I patted her hand—her brown leather gloves a gift Henry had given me—before squeezing her fingers. Those gloves were far softer and warmer than my own. But Victor preferred me in white. And I loved giving nice things to Justine. She had joined the household two years earlier, when she was seventeen and I was fifteen, and had been there only a couple of months before Victor left us. She did not really know him.
No one did, except me. I liked it that way, but I wanted them to love each other as I loved them both.
“Soon you will know Victor. We shall all of us—Victor and you and me—” I paused, my tongue traitorously trying to add Henry. That was not going to happen. “We will be reunited most joyfully, and then my heart will be complete.” My tone was cheery to mask the fear that underlay this entire endeavor.
I could not let Justine be worried. Her willingness to come as my chaperone was the only reason I had managed this trip. Judge Frankenstein had initially rejected my pleadings to check on Victor. I think he was relieved to have Victor gone, did not care when we had no word. Judge Frankenstein always said Victor would come home when he was ready, and I should not worry about it.
I did. Very much. Particularly after I found a list of expenses with my name at the top. He was auditing me—and soon, I had no doubt, he would determine that I was not worth holding on to. I had done too well, fixing Victor. He was out in the world, and I was obsolete to his father.
I would not let myself be cast out. Not after my years of hard work. Not after all I had done.
Fortunately, Judge Frankenstein had been called away on a mysterious journey of his own. I did not ask permission again so much as…leave. Justine did not know that. Her presence gave me the freedom I needed here to move about without inviting suspicion or censure. William and Ernest, Victor’s younger brothers and her charges, would be fine in the care of the maid until
we could return.
Another burst of thunder, this one rumbling through our chests so we felt it in our very hearts.
“Tell me the story of the first time you met Victor,” she squeaked, clutching my hand so hard that the bones ached.
The woman who was not my mother pinched me and tugged my hair with brutally efficient meanness.
I wore a dress that was far too big. The sleeves hung down to my wrists, which was not the style for children. But it covered the bruises that in turn covered my skin. The week previous I had been caught stealing an extra portion of food.

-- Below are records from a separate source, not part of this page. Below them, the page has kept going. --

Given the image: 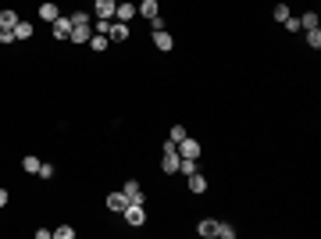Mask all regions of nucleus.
<instances>
[{
    "mask_svg": "<svg viewBox=\"0 0 321 239\" xmlns=\"http://www.w3.org/2000/svg\"><path fill=\"white\" fill-rule=\"evenodd\" d=\"M114 15H118V22H125V25H129V22H132V18L139 15V11H136V4H129V0H118Z\"/></svg>",
    "mask_w": 321,
    "mask_h": 239,
    "instance_id": "obj_6",
    "label": "nucleus"
},
{
    "mask_svg": "<svg viewBox=\"0 0 321 239\" xmlns=\"http://www.w3.org/2000/svg\"><path fill=\"white\" fill-rule=\"evenodd\" d=\"M175 150H179V157H193V161L200 157V143H196V139H189V136H186V139H179V143H175Z\"/></svg>",
    "mask_w": 321,
    "mask_h": 239,
    "instance_id": "obj_4",
    "label": "nucleus"
},
{
    "mask_svg": "<svg viewBox=\"0 0 321 239\" xmlns=\"http://www.w3.org/2000/svg\"><path fill=\"white\" fill-rule=\"evenodd\" d=\"M196 232H200V235H204V239H207V235H214V232H218V221H214V218H200V225H196Z\"/></svg>",
    "mask_w": 321,
    "mask_h": 239,
    "instance_id": "obj_15",
    "label": "nucleus"
},
{
    "mask_svg": "<svg viewBox=\"0 0 321 239\" xmlns=\"http://www.w3.org/2000/svg\"><path fill=\"white\" fill-rule=\"evenodd\" d=\"M214 235H221V239H235V228L228 225V221H218V232Z\"/></svg>",
    "mask_w": 321,
    "mask_h": 239,
    "instance_id": "obj_21",
    "label": "nucleus"
},
{
    "mask_svg": "<svg viewBox=\"0 0 321 239\" xmlns=\"http://www.w3.org/2000/svg\"><path fill=\"white\" fill-rule=\"evenodd\" d=\"M136 11H139V15H143L146 22H153V18H160V8H157V0H143V4H139Z\"/></svg>",
    "mask_w": 321,
    "mask_h": 239,
    "instance_id": "obj_11",
    "label": "nucleus"
},
{
    "mask_svg": "<svg viewBox=\"0 0 321 239\" xmlns=\"http://www.w3.org/2000/svg\"><path fill=\"white\" fill-rule=\"evenodd\" d=\"M307 43L310 50H321V29H307Z\"/></svg>",
    "mask_w": 321,
    "mask_h": 239,
    "instance_id": "obj_20",
    "label": "nucleus"
},
{
    "mask_svg": "<svg viewBox=\"0 0 321 239\" xmlns=\"http://www.w3.org/2000/svg\"><path fill=\"white\" fill-rule=\"evenodd\" d=\"M90 36H93V29L90 25H71V43H90Z\"/></svg>",
    "mask_w": 321,
    "mask_h": 239,
    "instance_id": "obj_13",
    "label": "nucleus"
},
{
    "mask_svg": "<svg viewBox=\"0 0 321 239\" xmlns=\"http://www.w3.org/2000/svg\"><path fill=\"white\" fill-rule=\"evenodd\" d=\"M39 165H43V161H39V157H32V153L25 157V161H22V168H25L29 175H36V172H39Z\"/></svg>",
    "mask_w": 321,
    "mask_h": 239,
    "instance_id": "obj_19",
    "label": "nucleus"
},
{
    "mask_svg": "<svg viewBox=\"0 0 321 239\" xmlns=\"http://www.w3.org/2000/svg\"><path fill=\"white\" fill-rule=\"evenodd\" d=\"M18 22H22V18H18L11 8H4V11H0V29H15Z\"/></svg>",
    "mask_w": 321,
    "mask_h": 239,
    "instance_id": "obj_16",
    "label": "nucleus"
},
{
    "mask_svg": "<svg viewBox=\"0 0 321 239\" xmlns=\"http://www.w3.org/2000/svg\"><path fill=\"white\" fill-rule=\"evenodd\" d=\"M114 8H118V0H93L97 18H114Z\"/></svg>",
    "mask_w": 321,
    "mask_h": 239,
    "instance_id": "obj_9",
    "label": "nucleus"
},
{
    "mask_svg": "<svg viewBox=\"0 0 321 239\" xmlns=\"http://www.w3.org/2000/svg\"><path fill=\"white\" fill-rule=\"evenodd\" d=\"M179 139H186V129H182V125H172V132H168V143H179Z\"/></svg>",
    "mask_w": 321,
    "mask_h": 239,
    "instance_id": "obj_23",
    "label": "nucleus"
},
{
    "mask_svg": "<svg viewBox=\"0 0 321 239\" xmlns=\"http://www.w3.org/2000/svg\"><path fill=\"white\" fill-rule=\"evenodd\" d=\"M300 29H317V15H314V11H307V15L300 18Z\"/></svg>",
    "mask_w": 321,
    "mask_h": 239,
    "instance_id": "obj_22",
    "label": "nucleus"
},
{
    "mask_svg": "<svg viewBox=\"0 0 321 239\" xmlns=\"http://www.w3.org/2000/svg\"><path fill=\"white\" fill-rule=\"evenodd\" d=\"M104 204H107V211H114V214H122V211L129 207V196H125V193H111V196H107Z\"/></svg>",
    "mask_w": 321,
    "mask_h": 239,
    "instance_id": "obj_8",
    "label": "nucleus"
},
{
    "mask_svg": "<svg viewBox=\"0 0 321 239\" xmlns=\"http://www.w3.org/2000/svg\"><path fill=\"white\" fill-rule=\"evenodd\" d=\"M11 32H15V39H29V36H32V25H29V22H18Z\"/></svg>",
    "mask_w": 321,
    "mask_h": 239,
    "instance_id": "obj_18",
    "label": "nucleus"
},
{
    "mask_svg": "<svg viewBox=\"0 0 321 239\" xmlns=\"http://www.w3.org/2000/svg\"><path fill=\"white\" fill-rule=\"evenodd\" d=\"M186 179H189V193H196V196H204V193H207V175L193 172V175H186Z\"/></svg>",
    "mask_w": 321,
    "mask_h": 239,
    "instance_id": "obj_10",
    "label": "nucleus"
},
{
    "mask_svg": "<svg viewBox=\"0 0 321 239\" xmlns=\"http://www.w3.org/2000/svg\"><path fill=\"white\" fill-rule=\"evenodd\" d=\"M289 18V4H275V22H286Z\"/></svg>",
    "mask_w": 321,
    "mask_h": 239,
    "instance_id": "obj_24",
    "label": "nucleus"
},
{
    "mask_svg": "<svg viewBox=\"0 0 321 239\" xmlns=\"http://www.w3.org/2000/svg\"><path fill=\"white\" fill-rule=\"evenodd\" d=\"M282 25H286V32H296V29H300V18H293V15H289Z\"/></svg>",
    "mask_w": 321,
    "mask_h": 239,
    "instance_id": "obj_29",
    "label": "nucleus"
},
{
    "mask_svg": "<svg viewBox=\"0 0 321 239\" xmlns=\"http://www.w3.org/2000/svg\"><path fill=\"white\" fill-rule=\"evenodd\" d=\"M179 161H182L179 150H165V157H160V172H165V175H175V172H179Z\"/></svg>",
    "mask_w": 321,
    "mask_h": 239,
    "instance_id": "obj_3",
    "label": "nucleus"
},
{
    "mask_svg": "<svg viewBox=\"0 0 321 239\" xmlns=\"http://www.w3.org/2000/svg\"><path fill=\"white\" fill-rule=\"evenodd\" d=\"M107 43H111V39H107L104 32H93V36H90V47H93L97 54H104V50H107Z\"/></svg>",
    "mask_w": 321,
    "mask_h": 239,
    "instance_id": "obj_17",
    "label": "nucleus"
},
{
    "mask_svg": "<svg viewBox=\"0 0 321 239\" xmlns=\"http://www.w3.org/2000/svg\"><path fill=\"white\" fill-rule=\"evenodd\" d=\"M4 204H8V189H4V186H0V207H4Z\"/></svg>",
    "mask_w": 321,
    "mask_h": 239,
    "instance_id": "obj_30",
    "label": "nucleus"
},
{
    "mask_svg": "<svg viewBox=\"0 0 321 239\" xmlns=\"http://www.w3.org/2000/svg\"><path fill=\"white\" fill-rule=\"evenodd\" d=\"M50 29H54V39H68V36H71V18H61V15H57V18L50 22Z\"/></svg>",
    "mask_w": 321,
    "mask_h": 239,
    "instance_id": "obj_7",
    "label": "nucleus"
},
{
    "mask_svg": "<svg viewBox=\"0 0 321 239\" xmlns=\"http://www.w3.org/2000/svg\"><path fill=\"white\" fill-rule=\"evenodd\" d=\"M0 43H4V47L15 43V32H11V29H0Z\"/></svg>",
    "mask_w": 321,
    "mask_h": 239,
    "instance_id": "obj_28",
    "label": "nucleus"
},
{
    "mask_svg": "<svg viewBox=\"0 0 321 239\" xmlns=\"http://www.w3.org/2000/svg\"><path fill=\"white\" fill-rule=\"evenodd\" d=\"M153 47L168 54V50L175 47V39H172V32H168V29H153Z\"/></svg>",
    "mask_w": 321,
    "mask_h": 239,
    "instance_id": "obj_5",
    "label": "nucleus"
},
{
    "mask_svg": "<svg viewBox=\"0 0 321 239\" xmlns=\"http://www.w3.org/2000/svg\"><path fill=\"white\" fill-rule=\"evenodd\" d=\"M54 235H57V239H75V228H71V225H61Z\"/></svg>",
    "mask_w": 321,
    "mask_h": 239,
    "instance_id": "obj_26",
    "label": "nucleus"
},
{
    "mask_svg": "<svg viewBox=\"0 0 321 239\" xmlns=\"http://www.w3.org/2000/svg\"><path fill=\"white\" fill-rule=\"evenodd\" d=\"M122 218H125L129 228H143V225H146V211H143V204H129V207L122 211Z\"/></svg>",
    "mask_w": 321,
    "mask_h": 239,
    "instance_id": "obj_1",
    "label": "nucleus"
},
{
    "mask_svg": "<svg viewBox=\"0 0 321 239\" xmlns=\"http://www.w3.org/2000/svg\"><path fill=\"white\" fill-rule=\"evenodd\" d=\"M122 193L129 196V204H143V186H139V182H125Z\"/></svg>",
    "mask_w": 321,
    "mask_h": 239,
    "instance_id": "obj_12",
    "label": "nucleus"
},
{
    "mask_svg": "<svg viewBox=\"0 0 321 239\" xmlns=\"http://www.w3.org/2000/svg\"><path fill=\"white\" fill-rule=\"evenodd\" d=\"M39 18H43V22L57 18V4H54V0H43V4H39Z\"/></svg>",
    "mask_w": 321,
    "mask_h": 239,
    "instance_id": "obj_14",
    "label": "nucleus"
},
{
    "mask_svg": "<svg viewBox=\"0 0 321 239\" xmlns=\"http://www.w3.org/2000/svg\"><path fill=\"white\" fill-rule=\"evenodd\" d=\"M71 18V25H90V18H86V11H75V15H68Z\"/></svg>",
    "mask_w": 321,
    "mask_h": 239,
    "instance_id": "obj_27",
    "label": "nucleus"
},
{
    "mask_svg": "<svg viewBox=\"0 0 321 239\" xmlns=\"http://www.w3.org/2000/svg\"><path fill=\"white\" fill-rule=\"evenodd\" d=\"M107 39H111V43H125V39H129V25H125V22H114V18H111Z\"/></svg>",
    "mask_w": 321,
    "mask_h": 239,
    "instance_id": "obj_2",
    "label": "nucleus"
},
{
    "mask_svg": "<svg viewBox=\"0 0 321 239\" xmlns=\"http://www.w3.org/2000/svg\"><path fill=\"white\" fill-rule=\"evenodd\" d=\"M36 175H39V179H54V175H57V168H54V165H39V172H36Z\"/></svg>",
    "mask_w": 321,
    "mask_h": 239,
    "instance_id": "obj_25",
    "label": "nucleus"
}]
</instances>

Though I had often been bloodied by her angry fists, this time my caregiver had beaten me until everything went black. I spent the next three nights hiding in the woods at the lake, eating berries. I thought she would kill me when she found me; she had often threatened to do just that. Instead, she had discovered another use for me.
“Do not ruin this,” she hissed. “Better for you to have died at your birth along with your mother than to be left here with me. Selfish in life, selfish in death. That’s what you come from.”
I lifted my chin high, let her finish brushing my hair so that it shone as bright as gold.
“Make them love you,” she demanded as a gentle knock sounded at the door to the hovel I shared with my caregiver and her own four children. “If they do not take you, I will drown you in the rain barrel like the cat’s last litter of runty kittens.”
A woman stood outside, surrounded by a blinding halo of sunlight.
“Here she is,” my caretaker said. “Elizabeth. The little angel herself. Born to nobility. Fate stole her mother, pride imprisoned her father, and Austria took her fortune. But nothing could touch her beauty and goodness.”
I could not turn around lest I stomp on her foot or punch her for her false love.
“Would you like to meet my son?” the new woman asked. Her voice trembled as though she was the one who was scared.